Division of Hematology-Oncology, The University of Texas Southwestern Medical Center at Dallas, Dallas, TX 75390, USA.
Clin Appl Thromb Hemost. 2011 Nov-Dec;17(6):E190-5. doi: 10.1177/1076029610395571. Epub 2011 Mar 14.

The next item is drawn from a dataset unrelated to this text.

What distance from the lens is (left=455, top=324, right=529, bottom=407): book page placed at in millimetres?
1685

Second-generation activated protein C resistance (APC-R) assay was developed to avert interferences from lupus anticoagulant (LA) and warfarin therapy by prediluting the patient sample with factor V (FV)-depleted plasma. We investigated the effect of LA on the second generation APC-R assay in 121 LA-positive patients. Twenty-five APC-R-positive patients were tested for the mutation in FV (Leiden, Hong Kong, and Cambridge). Eleven had FV Leiden and twelve were negative for any mutation (2 were not tested). Of 12, 8 had APC-R suggestive of heterozygous and 4 had APC-R suggestive of homozygous defects. These patients had strong LA activity, compared to those with concurrent FVL. This was associated with a trend toward increased thrombosis risk compared to those with normal APC-R. These findings suggest that LA causes acquired APC-R, reflecting an in vivo pathophysiologic effect of LA rather than merely an in vitro phenomenon even with the second generation APC-R assay.
第二代活化蛋白 C 抵抗(APC-R)检测方法是为了避免狼疮抗凝物(LA)和华法林治疗的干扰而开发的,该方法通过预先用缺乏因子 V(FV)的血浆稀释患者样本。我们研究了 LA 对 121 例 LA 阳性患者第二代 APC-R 检测方法的影响。25 例 APC-R 阳性患者进行了 FV(莱顿、香港和剑桥)突变检测。11 例存在 FV 莱顿突变,12 例不存在任何突变(2 例未进行检测)。在这 12 例患者中,有 8 例 APC-R 结果提示杂合缺陷,4 例 APC-R 结果提示纯合缺陷。与同时存在 FVL 的患者相比,这些患者具有较强的 LA 活性。这与与正常 APC-R 相比,血栓形成风险增加的趋势相关。这些发现表明,LA 引起获得性 APC-R,反映了 LA 的体内病理生理作用,而不仅仅是第二代 APC-R 检测方法中的体外现象。